I'm having trouble editting a csv file using Python. I am receiving a csv file from a supplier and have no flexibility on how the data is being provided. The issue I'm running into, is that one of the columns - the last column in the file - contains very long strings (sometimes upwards of 32000 characters) and when opening the file in excel, the rows with these very long strings in a column will automatically overflow onto the next line. To work around this, I've tried taking the approach of: if there is a very long string in the last column, break that string at a certain point and put a comma (delimiter) there so the very long string is now broken across two columns and will not overflow into a new row. I have achieved this and when opening in a text editor, can see the comma delimiter in the right place. But when opening in excel, I still run into the text overflowing and not getting populated in a second column.
To me, this is suggesting an issue with excel and how it is interpreting the csv file and maybe it is not recognising the comma I have inserted as a delimiter?
The code below is how I've tackled the problem so far:
from tempfile import NamedTemporaryFile
import shutil
import csv
filename = input("File Name in current folder: ")

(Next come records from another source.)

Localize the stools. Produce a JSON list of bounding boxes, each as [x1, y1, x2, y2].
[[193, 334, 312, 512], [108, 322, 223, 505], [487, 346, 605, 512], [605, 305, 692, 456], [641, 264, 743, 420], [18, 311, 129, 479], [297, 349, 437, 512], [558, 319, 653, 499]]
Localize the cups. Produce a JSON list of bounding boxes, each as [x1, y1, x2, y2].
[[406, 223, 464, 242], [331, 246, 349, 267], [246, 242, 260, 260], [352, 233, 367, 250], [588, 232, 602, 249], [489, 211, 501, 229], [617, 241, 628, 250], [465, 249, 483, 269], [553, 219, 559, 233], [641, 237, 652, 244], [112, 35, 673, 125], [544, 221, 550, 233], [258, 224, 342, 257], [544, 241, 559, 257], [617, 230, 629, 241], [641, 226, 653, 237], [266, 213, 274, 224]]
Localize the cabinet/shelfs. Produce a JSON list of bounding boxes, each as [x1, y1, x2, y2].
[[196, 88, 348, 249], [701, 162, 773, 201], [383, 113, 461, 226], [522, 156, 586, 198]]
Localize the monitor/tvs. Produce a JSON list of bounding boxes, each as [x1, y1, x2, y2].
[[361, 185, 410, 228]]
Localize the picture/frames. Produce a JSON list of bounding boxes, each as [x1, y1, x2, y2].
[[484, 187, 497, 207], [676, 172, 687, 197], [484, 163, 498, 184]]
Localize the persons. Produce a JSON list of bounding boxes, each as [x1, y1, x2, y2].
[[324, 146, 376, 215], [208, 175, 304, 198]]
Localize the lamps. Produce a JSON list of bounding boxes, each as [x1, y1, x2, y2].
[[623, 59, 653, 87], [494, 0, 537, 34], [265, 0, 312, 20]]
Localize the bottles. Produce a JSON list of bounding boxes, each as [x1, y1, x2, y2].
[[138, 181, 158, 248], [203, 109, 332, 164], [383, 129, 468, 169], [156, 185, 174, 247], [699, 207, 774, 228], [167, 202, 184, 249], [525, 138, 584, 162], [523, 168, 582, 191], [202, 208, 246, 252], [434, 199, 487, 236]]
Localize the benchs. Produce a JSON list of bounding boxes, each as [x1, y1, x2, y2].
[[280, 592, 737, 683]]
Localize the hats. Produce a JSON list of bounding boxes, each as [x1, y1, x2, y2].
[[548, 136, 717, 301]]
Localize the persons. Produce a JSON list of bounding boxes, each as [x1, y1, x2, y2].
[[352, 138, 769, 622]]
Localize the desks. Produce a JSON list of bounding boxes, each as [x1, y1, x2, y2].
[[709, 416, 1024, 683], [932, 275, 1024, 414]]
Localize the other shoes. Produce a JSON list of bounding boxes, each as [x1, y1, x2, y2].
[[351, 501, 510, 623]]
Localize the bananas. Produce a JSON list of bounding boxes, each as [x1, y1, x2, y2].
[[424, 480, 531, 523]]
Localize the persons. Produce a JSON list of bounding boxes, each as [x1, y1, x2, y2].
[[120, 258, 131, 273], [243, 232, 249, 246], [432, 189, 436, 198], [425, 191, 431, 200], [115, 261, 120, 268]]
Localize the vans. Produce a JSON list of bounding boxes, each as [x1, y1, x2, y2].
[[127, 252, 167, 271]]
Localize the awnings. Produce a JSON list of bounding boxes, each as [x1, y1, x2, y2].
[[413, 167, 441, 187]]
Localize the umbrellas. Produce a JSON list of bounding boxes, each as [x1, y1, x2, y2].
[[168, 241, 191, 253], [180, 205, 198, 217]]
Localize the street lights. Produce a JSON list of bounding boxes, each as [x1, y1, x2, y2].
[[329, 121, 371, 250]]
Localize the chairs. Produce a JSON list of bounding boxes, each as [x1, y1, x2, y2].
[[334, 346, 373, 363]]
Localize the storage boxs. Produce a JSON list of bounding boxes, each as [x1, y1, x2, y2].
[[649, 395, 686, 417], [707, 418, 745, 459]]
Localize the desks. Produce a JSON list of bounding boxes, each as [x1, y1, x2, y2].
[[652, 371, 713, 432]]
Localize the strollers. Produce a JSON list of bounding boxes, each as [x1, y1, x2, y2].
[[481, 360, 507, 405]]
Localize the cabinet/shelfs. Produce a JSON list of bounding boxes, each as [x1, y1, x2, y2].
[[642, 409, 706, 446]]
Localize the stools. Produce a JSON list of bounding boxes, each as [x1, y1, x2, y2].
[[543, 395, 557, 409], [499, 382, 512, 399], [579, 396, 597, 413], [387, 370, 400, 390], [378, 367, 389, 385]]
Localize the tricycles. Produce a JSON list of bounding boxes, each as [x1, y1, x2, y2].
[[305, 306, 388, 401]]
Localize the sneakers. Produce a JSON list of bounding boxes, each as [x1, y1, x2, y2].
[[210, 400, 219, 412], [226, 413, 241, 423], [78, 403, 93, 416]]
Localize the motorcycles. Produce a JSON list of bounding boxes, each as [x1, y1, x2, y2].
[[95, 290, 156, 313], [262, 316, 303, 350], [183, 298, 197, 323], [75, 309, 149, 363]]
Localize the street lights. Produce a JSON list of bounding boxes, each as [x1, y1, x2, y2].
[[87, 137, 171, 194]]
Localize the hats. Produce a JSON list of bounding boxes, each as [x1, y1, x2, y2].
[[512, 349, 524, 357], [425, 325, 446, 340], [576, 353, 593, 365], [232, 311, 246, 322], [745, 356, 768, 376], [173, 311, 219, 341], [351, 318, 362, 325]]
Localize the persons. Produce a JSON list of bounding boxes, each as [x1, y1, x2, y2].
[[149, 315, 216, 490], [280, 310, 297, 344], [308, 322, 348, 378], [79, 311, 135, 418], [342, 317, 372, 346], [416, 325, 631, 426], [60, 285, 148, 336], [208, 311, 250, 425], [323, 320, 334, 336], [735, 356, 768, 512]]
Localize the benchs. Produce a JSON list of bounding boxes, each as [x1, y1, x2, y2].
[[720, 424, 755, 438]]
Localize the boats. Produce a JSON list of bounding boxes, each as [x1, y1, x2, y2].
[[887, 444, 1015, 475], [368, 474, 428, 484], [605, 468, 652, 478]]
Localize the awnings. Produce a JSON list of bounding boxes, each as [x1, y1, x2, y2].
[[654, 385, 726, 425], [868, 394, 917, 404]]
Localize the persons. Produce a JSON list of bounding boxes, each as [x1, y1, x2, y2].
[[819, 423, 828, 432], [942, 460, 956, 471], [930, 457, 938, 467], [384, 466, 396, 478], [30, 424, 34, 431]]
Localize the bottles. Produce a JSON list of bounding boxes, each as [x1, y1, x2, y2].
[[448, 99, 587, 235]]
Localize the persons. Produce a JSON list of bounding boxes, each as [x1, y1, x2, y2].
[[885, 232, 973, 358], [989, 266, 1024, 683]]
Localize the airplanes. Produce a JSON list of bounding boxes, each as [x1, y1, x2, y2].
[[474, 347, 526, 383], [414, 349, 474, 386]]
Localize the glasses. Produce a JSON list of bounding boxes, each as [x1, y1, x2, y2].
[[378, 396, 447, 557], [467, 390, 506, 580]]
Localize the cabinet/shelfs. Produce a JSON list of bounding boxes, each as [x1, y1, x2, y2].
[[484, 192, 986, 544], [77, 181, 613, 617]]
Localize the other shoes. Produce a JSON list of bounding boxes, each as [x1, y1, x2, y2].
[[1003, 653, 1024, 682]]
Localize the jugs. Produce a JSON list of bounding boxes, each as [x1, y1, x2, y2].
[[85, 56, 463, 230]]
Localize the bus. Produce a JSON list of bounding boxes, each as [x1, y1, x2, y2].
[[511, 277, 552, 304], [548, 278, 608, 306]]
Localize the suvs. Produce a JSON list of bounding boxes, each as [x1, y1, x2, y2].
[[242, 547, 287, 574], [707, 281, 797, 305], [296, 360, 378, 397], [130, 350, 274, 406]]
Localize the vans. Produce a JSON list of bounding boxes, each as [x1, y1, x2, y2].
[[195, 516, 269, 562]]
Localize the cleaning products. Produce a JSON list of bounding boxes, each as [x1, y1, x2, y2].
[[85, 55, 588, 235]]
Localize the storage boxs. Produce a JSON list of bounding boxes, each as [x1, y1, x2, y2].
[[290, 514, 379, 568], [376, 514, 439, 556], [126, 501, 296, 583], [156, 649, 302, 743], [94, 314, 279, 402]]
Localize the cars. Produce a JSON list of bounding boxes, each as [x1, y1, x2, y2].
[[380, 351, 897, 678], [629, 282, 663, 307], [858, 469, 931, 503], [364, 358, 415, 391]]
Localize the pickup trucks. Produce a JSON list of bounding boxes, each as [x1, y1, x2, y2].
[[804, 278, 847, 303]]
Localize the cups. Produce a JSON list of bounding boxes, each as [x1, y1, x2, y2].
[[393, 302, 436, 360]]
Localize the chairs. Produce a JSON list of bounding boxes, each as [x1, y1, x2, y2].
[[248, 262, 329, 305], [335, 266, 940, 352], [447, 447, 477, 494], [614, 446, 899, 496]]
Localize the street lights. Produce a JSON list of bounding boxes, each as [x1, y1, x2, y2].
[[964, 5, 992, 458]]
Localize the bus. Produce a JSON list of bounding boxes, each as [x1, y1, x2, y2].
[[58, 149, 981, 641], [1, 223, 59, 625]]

tempfile = NamedTemporaryFile("w+t", newline='', delete=False)
with open(filename, "rt") as csvFile, tempfile:
reader = csv.reader(csvFile, delimiter=",", quotechar='"')
writer = csv.writer(tempfile, delimiter=",", quotechar='"')
for row in reader:
if len(row[21]) > 30000:
row[21] = row[21][:len(row[21])-20004] + "," + row[21][len(row[21])-20003:]
writer.writerow(row)
shutil.move(tempfile.name, filename)
Thanks and any suggestions would be greatly appreciated!